Passage for review:
---+---

Seanad debates

Thursday, 10 May 2012

Qualifications and Quality Assurance (Education and Training) Bill 2011: Report and Final Stages

 

1:00 am

Photo of John CrownJohn Crown (Independent)

I strongly support Senator Barrett's amendment. Having worked on the fringe and, in recent years, directly in the academic medical and academic scientific sectors for the past 19 years, I have a certain perspective on this matter. It is that we have not supported the sector well and that any deficiencies that exist within the sector cry out for reform of the way we organise, fund and support them. They do not cry out for increased bureaucratisation, which the proposed legislation will do. It will bring an additional bureaucratic oversight into organisations that are struggling badly for their resources.

The historically strong record of our universities and the unparalleled record our medical, science and other graduates have when they go abroad and rapidly develop fine international reputations that reflect well on our organisations are not reflected in the objective metrics of the international league tables. One must ask why that is. Are we getting an inferior product matriculating in? Clearly, we are not. Do people come out at the other side with degrees that are not internationally recognised? This is absolutely not the case. With Irish qualifications, one can have a huge level of respect and recognition and a high chance of advancement. The metrics used by league tables reflect resourcing in the institutions, principally factors such as staff to student and staff to faculty ratios, which are dismal in Ireland. They are way off the bottom of the scale.

I can give an example from an area where I speak most authoritatively. My colleagues here are bored by my repetition of this point. In our small republic, we have six medical schools. I am not saying that is bad, good or wrong, but if we are to have six medical schools, they need to be appropriately resourced. These six medical schools churn out a calibre of graduate that has no problem walking into North America, Australia or the European Union with an Irish qualification and being recognised and getting good employment. The total number of consultant level full-time faculty across those six institutions is 60, which is ten per school. We have checked it. Harvard Medical School has 1,500. That is a salient fact. When we reflect on the fact that all the Irish universities have dropped out of their higher rankings and out of the top 100 in the university pecking order, we must ask the hard question about resourcing and the freedom to get things done.

Which problem are we fixing by introducing this extra bureaucracy? The answer is none. We are going to create more problems. People who are already doing, by international standards, two, three, four or ten people's jobs will now be answering to an additional bureaucracy. The track record of bureaucracies in this country is that they tend to be comprised of inexpert people and rapidly become self-interested. I do not mean self-interested in any corrupt sense, but that the body itself develops a corporatist mentality to which its members assume primary loyalty. This will not be good for the rugged academic independence we should be fostering in our universities.

---+---

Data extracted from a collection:
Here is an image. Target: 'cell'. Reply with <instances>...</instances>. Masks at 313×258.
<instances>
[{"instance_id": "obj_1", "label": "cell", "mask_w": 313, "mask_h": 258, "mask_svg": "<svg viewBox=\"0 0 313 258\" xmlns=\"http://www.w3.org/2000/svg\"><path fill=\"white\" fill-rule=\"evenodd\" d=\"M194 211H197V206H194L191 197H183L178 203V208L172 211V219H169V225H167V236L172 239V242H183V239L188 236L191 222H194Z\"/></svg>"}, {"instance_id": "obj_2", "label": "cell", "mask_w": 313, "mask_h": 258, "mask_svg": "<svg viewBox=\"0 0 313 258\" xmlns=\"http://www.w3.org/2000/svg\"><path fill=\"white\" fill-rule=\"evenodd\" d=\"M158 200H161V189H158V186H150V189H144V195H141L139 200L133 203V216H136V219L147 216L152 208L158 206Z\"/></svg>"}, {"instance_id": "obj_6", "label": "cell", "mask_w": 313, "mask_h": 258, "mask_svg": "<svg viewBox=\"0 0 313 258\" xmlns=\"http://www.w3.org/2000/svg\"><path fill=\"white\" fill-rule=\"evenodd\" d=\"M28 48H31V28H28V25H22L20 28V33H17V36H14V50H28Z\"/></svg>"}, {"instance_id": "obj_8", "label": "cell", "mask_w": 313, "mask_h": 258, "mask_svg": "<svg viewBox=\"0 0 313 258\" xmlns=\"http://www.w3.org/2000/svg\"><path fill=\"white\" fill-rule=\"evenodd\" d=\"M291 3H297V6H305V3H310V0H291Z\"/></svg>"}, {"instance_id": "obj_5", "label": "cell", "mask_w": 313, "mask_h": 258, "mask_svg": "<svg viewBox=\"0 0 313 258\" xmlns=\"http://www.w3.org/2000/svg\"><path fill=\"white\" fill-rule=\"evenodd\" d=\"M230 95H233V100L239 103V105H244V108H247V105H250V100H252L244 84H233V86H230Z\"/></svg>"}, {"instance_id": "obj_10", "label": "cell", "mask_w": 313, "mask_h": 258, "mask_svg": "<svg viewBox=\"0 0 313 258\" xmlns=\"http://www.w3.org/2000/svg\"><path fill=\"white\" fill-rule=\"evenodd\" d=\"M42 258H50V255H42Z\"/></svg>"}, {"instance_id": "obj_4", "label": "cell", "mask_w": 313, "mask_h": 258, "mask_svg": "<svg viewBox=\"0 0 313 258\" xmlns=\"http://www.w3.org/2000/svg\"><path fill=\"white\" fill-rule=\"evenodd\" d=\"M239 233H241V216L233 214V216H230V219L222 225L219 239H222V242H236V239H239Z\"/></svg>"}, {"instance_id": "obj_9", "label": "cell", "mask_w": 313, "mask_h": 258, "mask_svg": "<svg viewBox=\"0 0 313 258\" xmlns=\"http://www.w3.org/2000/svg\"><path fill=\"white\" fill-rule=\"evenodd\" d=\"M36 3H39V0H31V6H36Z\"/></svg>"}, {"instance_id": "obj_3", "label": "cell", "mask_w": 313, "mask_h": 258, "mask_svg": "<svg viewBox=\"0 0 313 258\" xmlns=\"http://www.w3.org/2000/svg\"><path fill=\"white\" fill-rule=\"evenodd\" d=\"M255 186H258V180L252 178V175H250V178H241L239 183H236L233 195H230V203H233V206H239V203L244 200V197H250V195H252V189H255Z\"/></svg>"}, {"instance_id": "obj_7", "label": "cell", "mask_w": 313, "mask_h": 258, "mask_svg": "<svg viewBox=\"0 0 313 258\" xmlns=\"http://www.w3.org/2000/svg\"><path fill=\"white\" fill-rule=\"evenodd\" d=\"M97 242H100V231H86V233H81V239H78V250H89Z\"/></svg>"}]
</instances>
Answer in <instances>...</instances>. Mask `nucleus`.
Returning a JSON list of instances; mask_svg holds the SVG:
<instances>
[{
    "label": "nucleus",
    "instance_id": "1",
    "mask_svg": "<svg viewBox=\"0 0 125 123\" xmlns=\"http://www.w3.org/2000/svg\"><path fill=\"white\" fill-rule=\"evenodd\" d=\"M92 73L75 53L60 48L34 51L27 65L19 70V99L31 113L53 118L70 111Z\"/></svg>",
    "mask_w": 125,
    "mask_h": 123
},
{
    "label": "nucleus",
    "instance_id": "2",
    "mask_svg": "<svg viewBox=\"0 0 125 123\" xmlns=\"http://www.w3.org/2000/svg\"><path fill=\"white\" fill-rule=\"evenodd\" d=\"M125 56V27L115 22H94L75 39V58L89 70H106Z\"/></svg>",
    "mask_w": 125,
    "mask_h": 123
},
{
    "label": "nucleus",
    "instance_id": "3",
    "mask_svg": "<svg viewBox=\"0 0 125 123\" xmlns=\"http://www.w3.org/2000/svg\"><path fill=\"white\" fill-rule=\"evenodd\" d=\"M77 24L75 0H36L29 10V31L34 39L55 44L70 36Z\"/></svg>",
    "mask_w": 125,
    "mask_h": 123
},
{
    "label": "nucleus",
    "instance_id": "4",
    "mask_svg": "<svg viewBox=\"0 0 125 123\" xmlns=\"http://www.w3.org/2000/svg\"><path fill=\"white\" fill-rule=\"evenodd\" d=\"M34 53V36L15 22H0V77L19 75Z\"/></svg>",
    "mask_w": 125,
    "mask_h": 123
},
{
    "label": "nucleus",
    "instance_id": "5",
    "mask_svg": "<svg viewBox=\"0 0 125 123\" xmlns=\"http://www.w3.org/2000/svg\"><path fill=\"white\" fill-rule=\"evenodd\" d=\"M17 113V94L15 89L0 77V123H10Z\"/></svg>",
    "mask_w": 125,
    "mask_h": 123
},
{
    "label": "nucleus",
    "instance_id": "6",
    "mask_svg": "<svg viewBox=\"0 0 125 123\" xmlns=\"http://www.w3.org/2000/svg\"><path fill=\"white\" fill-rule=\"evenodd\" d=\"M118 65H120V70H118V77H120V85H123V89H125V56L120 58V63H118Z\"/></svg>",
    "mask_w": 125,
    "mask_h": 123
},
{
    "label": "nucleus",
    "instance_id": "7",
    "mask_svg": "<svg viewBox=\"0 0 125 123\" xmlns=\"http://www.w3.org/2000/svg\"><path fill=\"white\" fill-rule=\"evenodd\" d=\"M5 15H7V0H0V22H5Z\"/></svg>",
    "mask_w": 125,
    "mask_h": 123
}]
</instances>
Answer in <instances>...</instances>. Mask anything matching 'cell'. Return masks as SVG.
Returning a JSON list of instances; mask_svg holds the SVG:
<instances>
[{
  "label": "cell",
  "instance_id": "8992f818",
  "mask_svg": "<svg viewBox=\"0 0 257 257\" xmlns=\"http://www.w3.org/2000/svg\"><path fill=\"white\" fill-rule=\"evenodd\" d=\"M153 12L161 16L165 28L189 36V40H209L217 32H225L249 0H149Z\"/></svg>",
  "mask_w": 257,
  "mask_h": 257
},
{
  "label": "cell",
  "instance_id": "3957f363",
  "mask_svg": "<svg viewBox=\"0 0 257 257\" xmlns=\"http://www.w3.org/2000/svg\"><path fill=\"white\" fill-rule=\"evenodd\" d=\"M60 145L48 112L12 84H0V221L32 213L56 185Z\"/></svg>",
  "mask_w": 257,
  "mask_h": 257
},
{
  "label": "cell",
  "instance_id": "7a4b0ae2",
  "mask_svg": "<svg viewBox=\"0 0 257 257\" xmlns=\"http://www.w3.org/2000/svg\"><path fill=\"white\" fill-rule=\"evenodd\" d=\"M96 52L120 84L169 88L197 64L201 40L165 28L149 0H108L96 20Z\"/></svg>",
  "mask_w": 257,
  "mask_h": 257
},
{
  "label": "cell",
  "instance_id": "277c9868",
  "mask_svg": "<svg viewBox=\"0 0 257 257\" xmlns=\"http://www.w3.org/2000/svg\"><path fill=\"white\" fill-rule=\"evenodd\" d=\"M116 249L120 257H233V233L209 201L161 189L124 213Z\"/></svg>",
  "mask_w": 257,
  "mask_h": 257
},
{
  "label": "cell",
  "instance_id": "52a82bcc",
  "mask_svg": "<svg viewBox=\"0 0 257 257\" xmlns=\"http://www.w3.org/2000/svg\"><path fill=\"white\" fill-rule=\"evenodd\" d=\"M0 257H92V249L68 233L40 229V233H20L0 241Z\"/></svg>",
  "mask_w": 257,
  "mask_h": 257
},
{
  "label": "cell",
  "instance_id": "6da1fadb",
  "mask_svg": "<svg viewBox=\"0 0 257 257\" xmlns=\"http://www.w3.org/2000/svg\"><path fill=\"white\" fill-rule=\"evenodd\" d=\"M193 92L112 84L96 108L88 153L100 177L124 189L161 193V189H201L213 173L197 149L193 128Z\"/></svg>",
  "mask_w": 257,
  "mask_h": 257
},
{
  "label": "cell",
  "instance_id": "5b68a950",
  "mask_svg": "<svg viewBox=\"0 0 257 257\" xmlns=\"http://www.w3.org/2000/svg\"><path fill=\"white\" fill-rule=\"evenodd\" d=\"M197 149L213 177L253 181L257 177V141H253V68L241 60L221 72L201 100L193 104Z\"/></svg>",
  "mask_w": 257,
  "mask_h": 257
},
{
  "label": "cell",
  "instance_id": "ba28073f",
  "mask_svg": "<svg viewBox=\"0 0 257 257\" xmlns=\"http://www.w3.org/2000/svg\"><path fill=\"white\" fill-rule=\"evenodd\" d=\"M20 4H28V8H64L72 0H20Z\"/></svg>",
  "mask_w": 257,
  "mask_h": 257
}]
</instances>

---+---

Brief A:
Answer these about the Seanad debate excerpt above the listing:
(i) How many medical schools does the speaker say the republic has?
(ii) What is the total number of consultant level full-time faculty across those schools?
(iii) Which factors does the speaker say league table metrics principally reflect?
Brief B: Please write the next part of the Seanad debate excerpt, starting right after its final sentence about rugged academic independence.

Result A:
(i) Six.
(ii) 60, which is ten per school.
(iii) Resourcing in the institutions, principally staff to student and staff to faculty ratios.

Result B:
When one looks at the service delivery non-academic part of the medical system, one sees a system that has the lowest number of doctors, specialists and general practitioners, the longest waiting lists, and so on, but the response of the bureaucracy that runs our health system - the permanent government of the Civil Service and the various health quangos - is always that what we need is another bureaucracy. As a result we get HIQA, the special delivery unit or various other multi-alphabetised, acronymic organisations. If we are short of paediatric surgeons, if we have one third the number Scotland has, and God knows Scotland is not great by international standards, if we have fewer in the Republic than they have in the North and if our children are waiting a year or two years for operations, there is a certain element of joining the dots about what needs to happen.

The same thing applies in the non-medical and non-scientific academic structures. We need a critical appraisal of the resourcing and funding mechanisms we have put in place. There may be an argument for reassessing, at some stage in the future, the way we grant degree and diploma recognition, although it is not obvious to me that there is. One of the few things that seem to be working in the Irish academic structure at present is that people come out with diplomas, degrees, doctorates, masters, baccalaureates and so on that have high degrees of international recognition. What is the problem that is being fixed? What resources are going to be redirected into this that could be directed into the core deficiencies of the academic system.

I strongly support Senator Barrett's amendment. I know there are now smart people in Government looking at educational issues and I hope they will see this in a non-partisan fashion and reflect on the wisdom of proceeding with this aspect of what I believe will be an degree of over-regulation.